Please read carefully the details and warnings below. Only install if you are comfortable with a certain level of risk (nothing I consider a show-stopper, personally). Overall, I just cannot afford to do personal support for everybody, since I should not even be spending a second developing this at this point in my life. Which doesn’t mean I won’t listen to suggestions or bug reports (particularly bug report with a code fix: these are much appreciated). But as a rule, consider yourself on your own with this plugin.
Install is really easy… provided you follow carefully these instructions. There are no traps and nothing that anybody with basic knowledge of the web cannot do.
- Drop all the files (referrer-karma.php, rk_settings_sample.php, whitewords.txt and whitelist.txt) anywhere on your web server. If you are a WP user, I would recommend copying them into wp-content
- Edit rk_settings_sample.php and fill in the necessary values (there are comments to guide you inside the file). Basically, the only required values are MySQL connection variables. It is recommended to set a password value too. Ensure that
$can_configureis set to
true(it sets Referrer Karma into “setup” mode). Save and rename the file to rk_settings.php
- Browse to
referrer-karma.php?ref-karma-setup=true(after prefixing the correct path to the file on your server, of course). And make sure all the checks are successful.
- If the setup is successful: edit the rk_settings.php file again and switch off setup mode by setting $can_configure to ‘false’. This step is essential and any attempt to use RK will fail if the variable is not set to false.
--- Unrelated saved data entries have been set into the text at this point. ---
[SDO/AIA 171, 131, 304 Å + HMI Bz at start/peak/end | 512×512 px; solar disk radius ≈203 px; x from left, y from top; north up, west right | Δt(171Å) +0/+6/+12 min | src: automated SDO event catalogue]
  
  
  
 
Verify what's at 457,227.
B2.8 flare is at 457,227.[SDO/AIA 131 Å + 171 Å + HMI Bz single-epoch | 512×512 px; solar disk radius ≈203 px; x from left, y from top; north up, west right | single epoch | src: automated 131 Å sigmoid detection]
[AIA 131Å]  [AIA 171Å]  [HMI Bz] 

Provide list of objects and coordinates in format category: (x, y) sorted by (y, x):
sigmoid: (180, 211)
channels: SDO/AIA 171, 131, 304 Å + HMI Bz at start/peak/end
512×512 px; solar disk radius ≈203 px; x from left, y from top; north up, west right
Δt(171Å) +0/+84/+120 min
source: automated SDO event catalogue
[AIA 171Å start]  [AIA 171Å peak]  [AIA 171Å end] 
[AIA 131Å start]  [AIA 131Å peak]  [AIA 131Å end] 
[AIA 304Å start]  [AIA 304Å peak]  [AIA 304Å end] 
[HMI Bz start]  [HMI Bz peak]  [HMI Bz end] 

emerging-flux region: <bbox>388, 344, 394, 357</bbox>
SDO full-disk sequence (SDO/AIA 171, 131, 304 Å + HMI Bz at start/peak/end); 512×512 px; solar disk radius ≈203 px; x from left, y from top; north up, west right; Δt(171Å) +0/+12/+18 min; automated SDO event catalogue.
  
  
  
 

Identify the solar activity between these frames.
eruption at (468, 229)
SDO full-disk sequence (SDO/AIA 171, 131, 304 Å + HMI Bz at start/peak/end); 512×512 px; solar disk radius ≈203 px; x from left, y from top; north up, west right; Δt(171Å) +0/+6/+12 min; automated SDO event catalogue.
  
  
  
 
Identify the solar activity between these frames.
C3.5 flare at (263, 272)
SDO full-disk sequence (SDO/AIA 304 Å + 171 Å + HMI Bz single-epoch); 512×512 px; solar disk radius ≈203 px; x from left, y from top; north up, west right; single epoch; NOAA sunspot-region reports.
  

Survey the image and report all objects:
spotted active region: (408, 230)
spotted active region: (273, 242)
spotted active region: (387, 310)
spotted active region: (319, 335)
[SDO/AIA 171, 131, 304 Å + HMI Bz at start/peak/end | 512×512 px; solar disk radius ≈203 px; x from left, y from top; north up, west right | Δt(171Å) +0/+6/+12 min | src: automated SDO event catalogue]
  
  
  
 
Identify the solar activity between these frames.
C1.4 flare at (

- Open the main PHP file of the page your want to protect: this can be any file that spammers are likely to hit often (e.g. your blog’s ‘index.php’ file) and copy-paste the lines you were given on the setup screen (“include” etc). To be effective, the call to RK should be inserted at the very top of the very first file ever used by the pages you are protecting (a common header file or the top of a template), before any HTML or PHP.
- Sit back
- Enjoy the show
Displaying RK stats
A few very quick things
- You can manually add whitelist domains to the file whitelist.txt (just add a new line with your friend’s domain)
- You can do the same with keywords (used on the whole referrer string) in whitewords.txt
- Whitelist and whitewords supersede blacklist, so even if an entry is blacklisted, whitelisting it will make it go through.
- Don’t hesitate to reset the list any time: it isn’t very costly to build, more like a “cache”.
- List entries automatically expire (if not used) after 10 days (you can set the number of days in the settings file).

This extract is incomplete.